> _Schriftliche Aufgabe A_
Gib den Text über die Akte Grüninger wortgetreu wieder, beginnend bei den Worten „Liste der Kinos“ und endend nach „in unserer Gesellschaft.“.

---*---

Akte-Grüninger. Geschichte eines Grenzgängers

Ausführliche Lernmaterialien zum Film über den Schweizer Grenzoffizier, der zum Retter jüdischer Flüchtlinge wurde. Vor zwei Jahrzehnten wurde der zu Lebzeiten Geächtete politisch rehabilitiert. Im August 2014 ringt sich auch die St. Galler Kantonspolizei zu diesem Schritt durch.

 

August 1938: Die Schweiz schließt ihre Grenzen für jüdische Flüchtlinge. Doch weiterhin gelangen Hunderte von Menschen ohne gültiges Visum über die Grenze. Zur Überprüfung der illegalen Grenzübertritte wird vom Chef der eidgenössischen Fremdenpolizei, Heinrich Rothmund (Robert Hunger-Bühler), eine Untersuchung eingeleitet. Polizeiinspektor Robert Frei (Max Simonischek), ein junger, ehrgeiziger und obrigkeitsgläubiger Beamter, wird in den Kanton St. Gallen beordert. Dort kommt er einem Hilfssystem auf die Schliche, das vom St. Galler Polizeihauptmann Paul Grüninger (Stefan Kurt) ermöglicht wird.

Im Laufe der Ermittlungen erhärtet sich der Verdacht von Frei, dass Grüninger Flüchtlinge ohne gültige Visa hereinlässt, auch Dokumente fälscht und Flüchtlinge illegal über die Grenze bringt. ...Soll er seinen Vorgesetzten seinen Bericht vorlegen? Oder Paul Grüninger decken? (Aus der Film-Information)

 

Offizielle Film-Webseite (mit Materialien!): - link

Liste der Kinos in Vorarlberg, die Schüleraufführungen anbieten (mit Kontaktadresse): - download

 

Das Jüdische Museum Hohenems lädt dazu ein, die Themen des Films in der Dauerausstellung oder auch direkt vor Ort bei einem Spaziergang zur Schweizer Grenze zu vertiefen. Anhand ausgewählter Lebensgeschichten werden Flucht und Fluchthilfe damals greifbar – und verweisen gleichzeitig auf die aktuelle Brisanz dieses Themas in unserer Gesellschaft.

---*---

> _Schriftliche Aufgabe B_
Gib die Datensätze von der Zeile mit „How far from the“ bis zum Ende der Datensätze, beide Enden eingeschlossen, als CSV mit den zwei Spalten „aufgabe“ und „wert“ aus. Jeder Datensatz ergibt eine Zeile mit seinem Text und seiner Antwort, jeweils in einem Feld in Anführungszeichen und mit Leerzeichen statt Zeilenumbrüchen.

---*---

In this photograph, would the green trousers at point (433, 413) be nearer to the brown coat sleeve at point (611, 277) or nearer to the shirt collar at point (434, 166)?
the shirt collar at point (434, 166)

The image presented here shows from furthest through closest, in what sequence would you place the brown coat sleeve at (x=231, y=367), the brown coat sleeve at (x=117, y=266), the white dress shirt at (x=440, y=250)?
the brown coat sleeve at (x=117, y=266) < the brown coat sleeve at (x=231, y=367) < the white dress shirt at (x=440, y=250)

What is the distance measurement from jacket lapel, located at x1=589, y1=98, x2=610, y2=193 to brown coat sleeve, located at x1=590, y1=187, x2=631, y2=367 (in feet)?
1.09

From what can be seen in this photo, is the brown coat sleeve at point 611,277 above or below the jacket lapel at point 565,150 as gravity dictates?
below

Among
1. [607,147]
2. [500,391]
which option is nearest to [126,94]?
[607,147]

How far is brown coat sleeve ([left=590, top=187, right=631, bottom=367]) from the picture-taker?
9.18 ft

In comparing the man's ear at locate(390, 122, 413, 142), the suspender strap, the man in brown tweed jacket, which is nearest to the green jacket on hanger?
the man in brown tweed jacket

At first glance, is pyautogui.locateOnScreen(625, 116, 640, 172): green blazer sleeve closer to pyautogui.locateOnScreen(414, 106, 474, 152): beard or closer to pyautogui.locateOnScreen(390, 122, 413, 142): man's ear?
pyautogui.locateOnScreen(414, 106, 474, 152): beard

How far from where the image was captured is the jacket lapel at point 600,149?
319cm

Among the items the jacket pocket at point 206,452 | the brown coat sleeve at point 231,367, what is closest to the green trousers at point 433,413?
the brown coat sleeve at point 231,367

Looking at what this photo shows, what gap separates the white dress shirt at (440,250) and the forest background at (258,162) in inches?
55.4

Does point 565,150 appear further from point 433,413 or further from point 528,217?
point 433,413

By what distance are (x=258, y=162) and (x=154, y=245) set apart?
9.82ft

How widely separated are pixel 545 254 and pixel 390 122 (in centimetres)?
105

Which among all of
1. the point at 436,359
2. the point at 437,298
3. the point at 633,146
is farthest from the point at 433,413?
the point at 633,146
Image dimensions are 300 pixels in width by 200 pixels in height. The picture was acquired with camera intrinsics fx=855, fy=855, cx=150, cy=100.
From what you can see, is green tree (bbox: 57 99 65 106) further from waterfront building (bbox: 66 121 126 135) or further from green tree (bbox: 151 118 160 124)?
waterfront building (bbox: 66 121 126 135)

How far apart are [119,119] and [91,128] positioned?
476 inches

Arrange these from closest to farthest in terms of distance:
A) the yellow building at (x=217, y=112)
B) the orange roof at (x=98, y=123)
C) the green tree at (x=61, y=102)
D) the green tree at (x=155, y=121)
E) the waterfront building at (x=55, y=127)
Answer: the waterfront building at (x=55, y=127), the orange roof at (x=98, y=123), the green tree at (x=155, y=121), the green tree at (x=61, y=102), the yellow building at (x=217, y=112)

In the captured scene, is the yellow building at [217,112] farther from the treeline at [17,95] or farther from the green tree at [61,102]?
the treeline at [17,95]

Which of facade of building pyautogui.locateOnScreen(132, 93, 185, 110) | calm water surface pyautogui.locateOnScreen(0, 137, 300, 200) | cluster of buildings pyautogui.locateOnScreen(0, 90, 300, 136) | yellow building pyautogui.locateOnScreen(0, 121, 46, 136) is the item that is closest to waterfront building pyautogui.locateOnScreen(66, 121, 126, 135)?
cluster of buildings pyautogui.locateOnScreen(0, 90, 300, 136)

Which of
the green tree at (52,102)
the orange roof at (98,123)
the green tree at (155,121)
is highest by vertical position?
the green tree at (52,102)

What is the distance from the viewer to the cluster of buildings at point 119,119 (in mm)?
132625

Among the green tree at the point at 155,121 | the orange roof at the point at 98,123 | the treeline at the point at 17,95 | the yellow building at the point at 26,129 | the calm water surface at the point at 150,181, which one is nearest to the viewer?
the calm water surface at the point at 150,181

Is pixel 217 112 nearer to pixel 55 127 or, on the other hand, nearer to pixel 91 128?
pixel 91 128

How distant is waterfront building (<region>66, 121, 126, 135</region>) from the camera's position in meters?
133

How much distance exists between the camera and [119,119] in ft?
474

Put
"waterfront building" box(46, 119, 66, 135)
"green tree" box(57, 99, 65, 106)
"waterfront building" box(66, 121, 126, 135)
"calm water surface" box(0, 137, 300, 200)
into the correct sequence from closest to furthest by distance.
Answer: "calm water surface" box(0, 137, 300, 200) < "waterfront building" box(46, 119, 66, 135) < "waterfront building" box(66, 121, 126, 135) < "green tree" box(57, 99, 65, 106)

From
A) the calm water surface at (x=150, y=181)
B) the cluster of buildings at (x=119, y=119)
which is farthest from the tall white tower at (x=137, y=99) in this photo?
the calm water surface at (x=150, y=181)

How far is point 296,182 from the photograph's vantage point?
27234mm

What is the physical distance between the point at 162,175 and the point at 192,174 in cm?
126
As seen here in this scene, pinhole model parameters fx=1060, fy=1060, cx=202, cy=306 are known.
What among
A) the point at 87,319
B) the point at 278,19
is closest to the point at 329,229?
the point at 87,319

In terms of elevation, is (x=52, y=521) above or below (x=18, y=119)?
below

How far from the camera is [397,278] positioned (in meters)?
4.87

---*---

> _Ergebnis der Aufgabe A_
Liste der Kinos in Vorarlberg, die Schüleraufführungen anbieten (mit Kontaktadresse): - download

 

Das Jüdische Museum Hohenems lädt dazu ein, die Themen des Films in der Dauerausstellung oder auch direkt vor Ort bei einem Spaziergang zur Schweizer Grenze zu vertiefen. Anhand ausgewählter Lebensgeschichten werden Flucht und Fluchthilfe damals greifbar – und verweisen gleichzeitig auf die aktuelle Brisanz dieses Themas in unserer Gesellschaft.

> _Ergebnis der Aufgabe B_
aufgabe,wert
"How far from the camera is [397,278] positioned (in meters)?","4.87"